06 Mar Tilapia Piccata with Asparagus
Last week Christie set up a fish challenge. She was looking for a quick, simple, healthy fish recipe. Her parameters? Not too lemony but it should have veggies. She was even open to a splash of wine. Oh yes, and we were to keep it healthy, so Andrew’s suggestion of “fish & chips, hold the milkshake,” isn’t as helpful as he’d hoped.
Here are the answers from less flippant readers:
- Tom suggested sole with a crispy cornmeal and cayenne crust. (Say that three times fast.) Herbs and lemon zest rounded out the flavours.
- Roxanne had a simple and delicious answer — top your fish of choice with fruit salsa or compote.
- Jill seconded Roxanne’s motion. But her oven-steamed fish with olive oil, white wine and herbs sounds equally tempting.
- Terry went so far as to provide a recipe using onion, dill and capers. See the comments section for details.
- Dana McCauley’s cedar plank grill idea makes me pine for barbecue season.
- D in Olympia spices things up with mustard.
- Jodi, a Nova Scotian who knows her fish, reminds us that overcooking fish is always a recipe for disaster.
- Anonymous cooks her fish with a salad on top.
- Claire Walter provided a link to her cod recipe.
Me? After reading Taras Grescoe’s brilliant but eye-opening book, Bottomfeeder: How to Eat Ethically in a World of Vanishing Seafood, I’m now more concerned about where my fish comes from and how it’s caught. So, I turned to Jill Lambert’s A Good Catch: Sustainable Seafood Recipes from Canada’s Top Chefs. This book offers guilt-free recipes, which saved me a lot of searching.
Don’t worry. I’m not going to lecture you on Chilean seabass or bluefin tuna. If you’re concerned about the fish and seafood you buy, SeaChoice is an outstanding resource. They have a downloadable seafood guide and an online database that’s searchable by fish name, sustainability rating or fishing gear. There are recipes, health information, a glossary and more.
And now without further ado, here’s a quick and easy recipe that uses white wine, veggies and just a touch of lemon. It’s reasonably light (you can cut back on the butter) and completely delicious. Plus it uses a “best choice” fish, North American farmed tilapia (avoid the Asian farmed version). How perfect is that?
Tilapia Piccata with Asparagus
Recipe provided by Bonnie Stern, The Bonnie Stern School of Cooking, Toronto
Excerpt published with permission from A Good Catch by Jill Lambert. Published by Greystone Books/Douglas & McIntyre Publishing, 2008.

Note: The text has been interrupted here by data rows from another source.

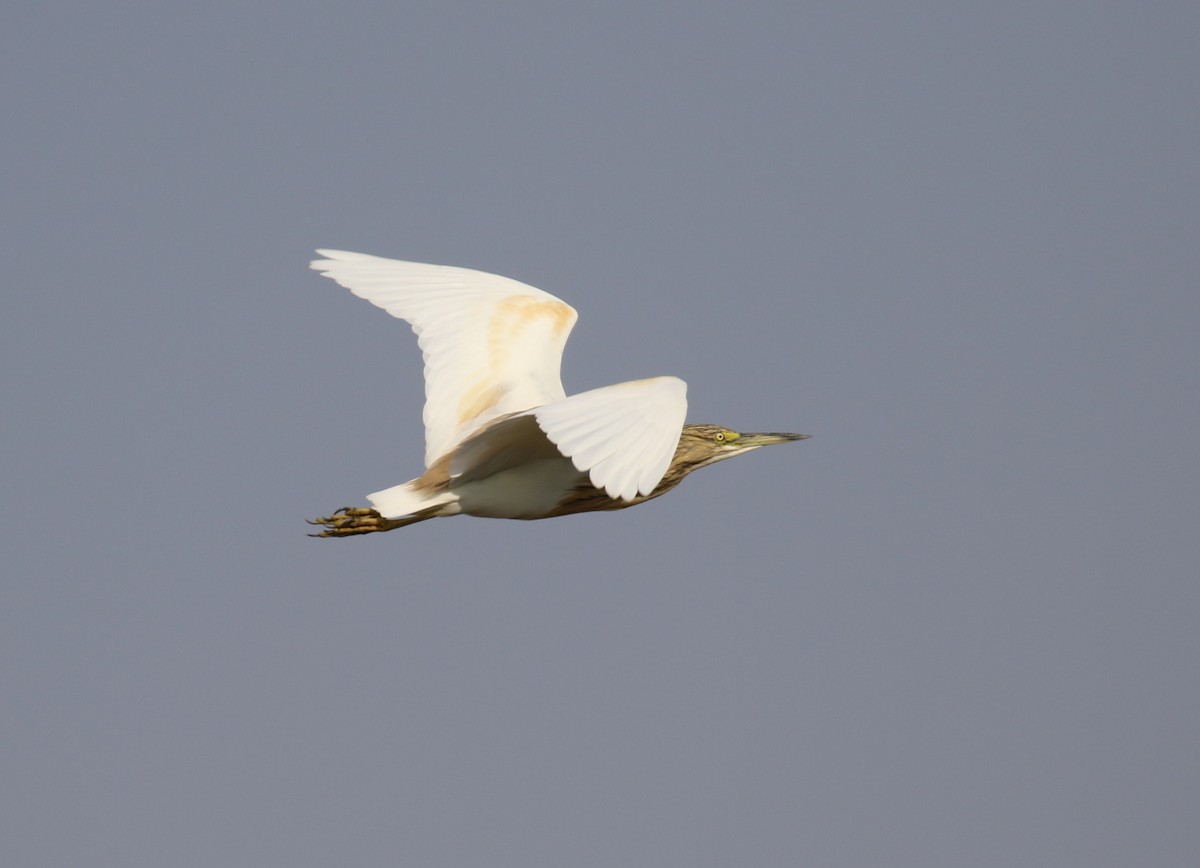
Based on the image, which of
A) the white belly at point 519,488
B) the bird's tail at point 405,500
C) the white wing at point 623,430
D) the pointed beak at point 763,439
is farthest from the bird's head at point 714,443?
the white wing at point 623,430

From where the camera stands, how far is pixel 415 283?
46.2 feet

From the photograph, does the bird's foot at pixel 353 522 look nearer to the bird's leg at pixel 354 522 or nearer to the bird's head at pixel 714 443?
the bird's leg at pixel 354 522

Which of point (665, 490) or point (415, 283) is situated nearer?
point (665, 490)

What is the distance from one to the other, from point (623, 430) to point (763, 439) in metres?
4.51

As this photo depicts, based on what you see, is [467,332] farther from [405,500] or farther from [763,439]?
[763,439]

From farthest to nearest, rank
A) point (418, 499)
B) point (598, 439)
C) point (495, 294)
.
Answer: point (495, 294), point (418, 499), point (598, 439)

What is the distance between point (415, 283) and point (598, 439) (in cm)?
534

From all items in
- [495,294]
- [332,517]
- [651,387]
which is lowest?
[332,517]

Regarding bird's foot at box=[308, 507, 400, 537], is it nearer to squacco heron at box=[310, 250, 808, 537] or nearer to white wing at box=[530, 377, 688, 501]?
squacco heron at box=[310, 250, 808, 537]

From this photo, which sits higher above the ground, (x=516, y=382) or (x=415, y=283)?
(x=415, y=283)

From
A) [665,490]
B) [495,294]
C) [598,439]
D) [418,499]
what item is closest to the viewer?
[598,439]

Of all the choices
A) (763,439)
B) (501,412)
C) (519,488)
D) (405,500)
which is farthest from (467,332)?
(763,439)

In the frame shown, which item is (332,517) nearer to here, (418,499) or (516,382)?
(418,499)

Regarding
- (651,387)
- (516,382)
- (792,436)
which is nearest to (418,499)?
(516,382)
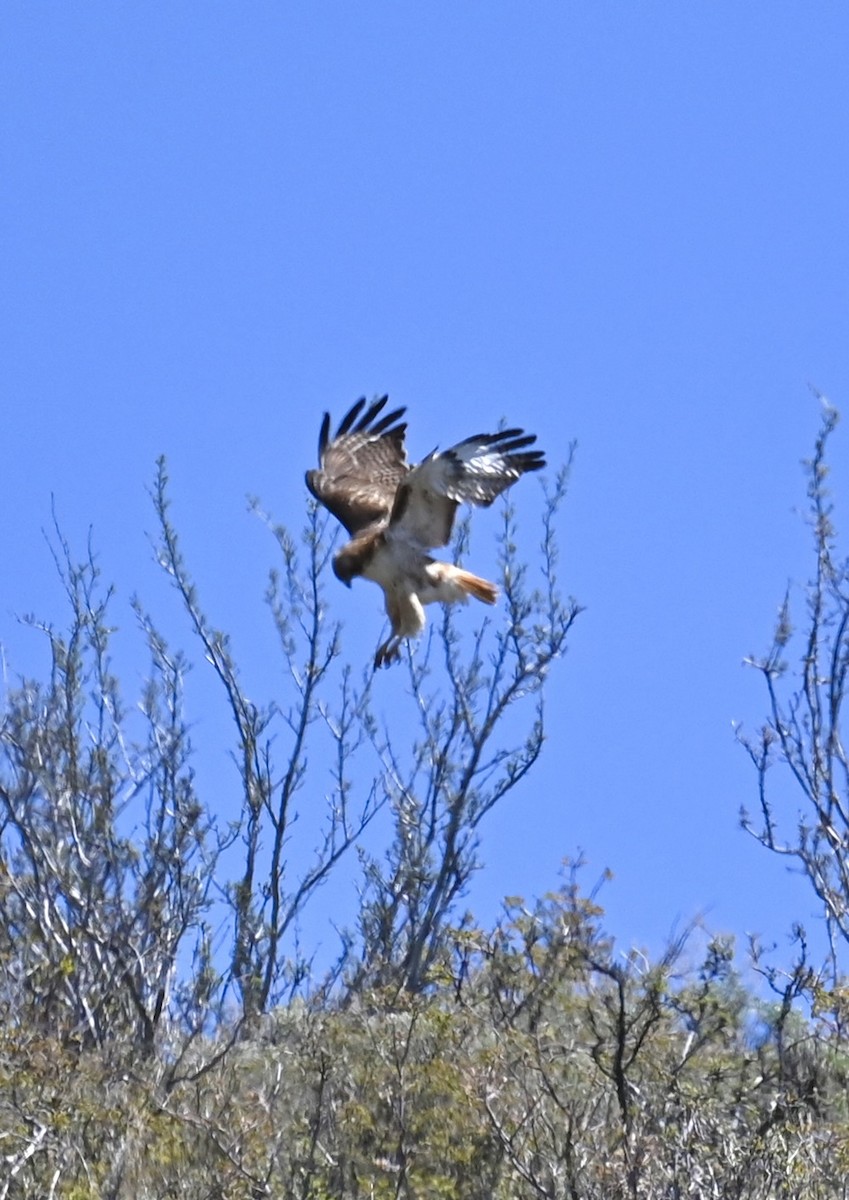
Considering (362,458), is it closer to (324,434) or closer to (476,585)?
(324,434)

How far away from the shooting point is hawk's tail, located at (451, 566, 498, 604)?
44.3 ft

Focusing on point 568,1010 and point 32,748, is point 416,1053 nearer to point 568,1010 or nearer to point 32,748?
point 568,1010

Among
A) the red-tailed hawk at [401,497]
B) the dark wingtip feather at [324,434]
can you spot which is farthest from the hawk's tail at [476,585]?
the dark wingtip feather at [324,434]

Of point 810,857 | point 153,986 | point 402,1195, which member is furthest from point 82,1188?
point 153,986

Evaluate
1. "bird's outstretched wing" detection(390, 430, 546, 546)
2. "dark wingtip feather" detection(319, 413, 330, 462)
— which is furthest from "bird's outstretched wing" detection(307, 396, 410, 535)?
"bird's outstretched wing" detection(390, 430, 546, 546)

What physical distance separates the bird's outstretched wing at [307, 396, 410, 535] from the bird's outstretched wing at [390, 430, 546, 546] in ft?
4.01

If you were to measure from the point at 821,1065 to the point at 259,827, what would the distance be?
611 centimetres

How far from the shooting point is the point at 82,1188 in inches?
337

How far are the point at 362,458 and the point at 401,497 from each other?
1733mm

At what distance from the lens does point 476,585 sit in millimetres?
13531

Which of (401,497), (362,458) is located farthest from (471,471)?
(362,458)

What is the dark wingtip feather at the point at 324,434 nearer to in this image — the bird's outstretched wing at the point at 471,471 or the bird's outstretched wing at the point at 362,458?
the bird's outstretched wing at the point at 362,458

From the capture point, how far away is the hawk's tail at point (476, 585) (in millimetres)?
13492

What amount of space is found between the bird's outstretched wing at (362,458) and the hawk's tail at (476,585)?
3.14ft
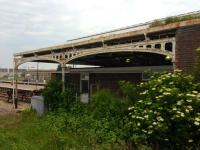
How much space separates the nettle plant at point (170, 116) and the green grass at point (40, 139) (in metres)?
1.60

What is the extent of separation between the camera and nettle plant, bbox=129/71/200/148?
902 cm

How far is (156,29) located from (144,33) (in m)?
0.69

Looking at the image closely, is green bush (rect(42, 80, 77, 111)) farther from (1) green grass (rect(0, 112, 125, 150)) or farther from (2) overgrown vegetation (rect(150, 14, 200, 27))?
(2) overgrown vegetation (rect(150, 14, 200, 27))

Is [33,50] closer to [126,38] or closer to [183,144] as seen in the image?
[126,38]

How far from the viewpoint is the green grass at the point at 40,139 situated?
1230cm

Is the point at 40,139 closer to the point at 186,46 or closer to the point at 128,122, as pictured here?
the point at 128,122

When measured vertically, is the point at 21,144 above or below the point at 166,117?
below

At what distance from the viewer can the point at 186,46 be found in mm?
12883

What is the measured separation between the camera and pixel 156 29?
1398cm

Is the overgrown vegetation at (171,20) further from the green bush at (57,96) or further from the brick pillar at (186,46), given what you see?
the green bush at (57,96)

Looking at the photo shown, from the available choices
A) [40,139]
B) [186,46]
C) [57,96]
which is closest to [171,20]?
[186,46]

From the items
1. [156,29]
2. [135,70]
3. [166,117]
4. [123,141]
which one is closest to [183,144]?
[166,117]

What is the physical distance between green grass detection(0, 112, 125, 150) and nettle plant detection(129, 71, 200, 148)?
62.9 inches

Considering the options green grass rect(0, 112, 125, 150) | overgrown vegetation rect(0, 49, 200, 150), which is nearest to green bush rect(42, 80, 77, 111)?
A: overgrown vegetation rect(0, 49, 200, 150)
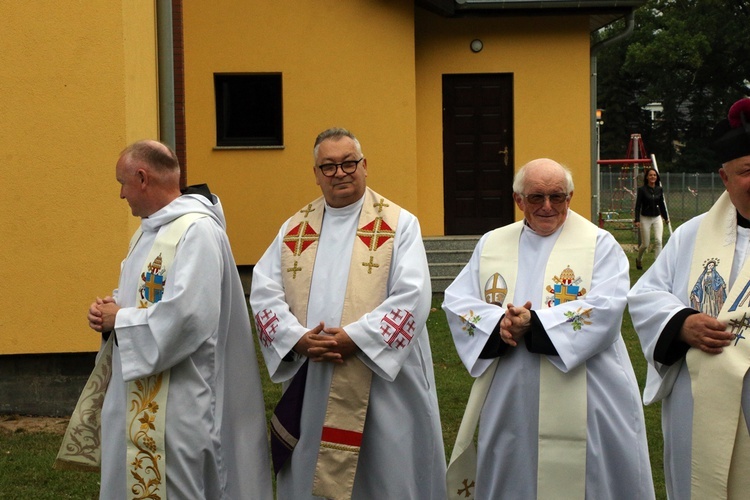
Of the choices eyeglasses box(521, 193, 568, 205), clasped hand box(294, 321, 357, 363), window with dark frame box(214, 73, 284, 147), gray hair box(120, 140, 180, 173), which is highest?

- 4 skinless tilapia fillets (about 1 pound)
- 2 Tbsp all-purpose flour
- 2 Tbsp olive oil
- 2 Tbsp cold butter
- 1/2 lb asparagus, trimmed and cut in 2-inch pieces
- 3 Tbsp fresh lemon juice
- 3 Tbsp dry white wine or chicken stock or water
- 4 slices lemon, for garnish
Season tilapia on both sides with salt and freshly ground pepper and lightly dust with flour.
Heat olive oil in a large frying pan on medium-high heat. Arrange fish in a single layer and pan-fry for 3 minutes. (If the frying pan is not big enough to hold all of the tilapia, cook the fillets in batches, adding more oil as necessary to stop the fish from sticking.)
Turn fillets over and cook for 3 minutes more, or until fish just flakes at the thickest part when lightly separated with the back of a spoon. Transfer to a serving dish and cover with a lid to keep warm.
Wipe out the pan then return it to the heat. Add 1 Tbsp of the butter. When butter is melted and foamy, add asparagus and sprinkle with pinches of salt and pepper. Stir-fry until bright green 3 to 5 minutes. Add a few spoonfuls of water if necessary to stop any burning. Spoon asparagus over fish.
Return the pan to the heat once more and add lemon juice and white wine (or chicken stock or water). Boil, stirring constantly, until reduced by half, 1 to 2 minutes. Stir in the remaining butter.
To serve: Spoon the sauce over the tilapia and asparagus, and garnish with lemon slices.